Homemade Protein Balls with Vanilla
These homemade protein balls with vanilla are a quick, no-fuss snack perfect for busy days. Packed with oats, almond butter, and vanilla protein powder, they're a healthy protein ball recipe that doubles as a no-bake dessert.
Prep Time 15 minutes mins
Chill Time 20 minutes mins
Total Time 35 minutes mins
Course Snack
Cuisine American
Servings 8 servings
Calories 226 kcal
- 1/2 cup rolled oats
- 1/3 cup almond butter, smooth or crunchy
- 1/4 cup quinoa, cooked or use puffed quinoa for crunch
- 1/8 cup chia seeds
- 1/8 cup flax seeds, ground or whole for more texture
- 2 scoops vanilla protein powder
- 4 tablespoons cocoa nibs
- 3 tablespoons honey
I start by adding the rolled oats, quinoa, chia seeds, flax seeds, and vanilla protein powder into a medium bowl. Mix them gently so the powder and seeds distribute evenly.
Next I add the almond butter and honey to the bowl.
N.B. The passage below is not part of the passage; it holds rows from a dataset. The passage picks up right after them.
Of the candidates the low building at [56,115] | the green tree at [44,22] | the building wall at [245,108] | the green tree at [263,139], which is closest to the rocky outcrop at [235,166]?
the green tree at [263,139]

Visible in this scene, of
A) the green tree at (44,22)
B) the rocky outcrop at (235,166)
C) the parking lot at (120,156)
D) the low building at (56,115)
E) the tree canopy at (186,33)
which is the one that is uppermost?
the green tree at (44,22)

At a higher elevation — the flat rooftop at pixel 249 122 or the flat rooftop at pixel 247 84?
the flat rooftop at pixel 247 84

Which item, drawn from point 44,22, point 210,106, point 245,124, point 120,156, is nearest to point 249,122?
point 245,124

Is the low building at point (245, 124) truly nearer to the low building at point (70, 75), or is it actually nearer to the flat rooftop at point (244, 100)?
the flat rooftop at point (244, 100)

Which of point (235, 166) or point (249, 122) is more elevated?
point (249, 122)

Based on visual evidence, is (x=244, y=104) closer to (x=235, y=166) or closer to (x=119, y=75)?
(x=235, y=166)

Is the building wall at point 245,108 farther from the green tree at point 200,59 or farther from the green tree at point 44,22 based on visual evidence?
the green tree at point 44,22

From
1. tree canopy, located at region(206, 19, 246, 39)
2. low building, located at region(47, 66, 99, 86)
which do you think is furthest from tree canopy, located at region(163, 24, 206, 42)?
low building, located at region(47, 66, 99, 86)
Use a fork or spatula to begin folding until the mixture looks thick and slightly sticky.
Fold in the cocoa nibs last to keep some crunch. If the mix feels too dry, add a teaspoon of water or another half tablespoon of almond butter until you can press the mix together.
Using a small cookie scoop or a tablespoon, scoop portioned amounts and roll between your palms into bite-sized balls. Place them on parchment paper so they don’t stick.
Put the tray in the refrigerator for at least 20 minutes. The chill firms the texture so the balls hold together when you pick them up.
After chilling, serve immediately, or transfer to an airtight container for storage. These are great as a quick pick-me-up or a portable snack for busy days.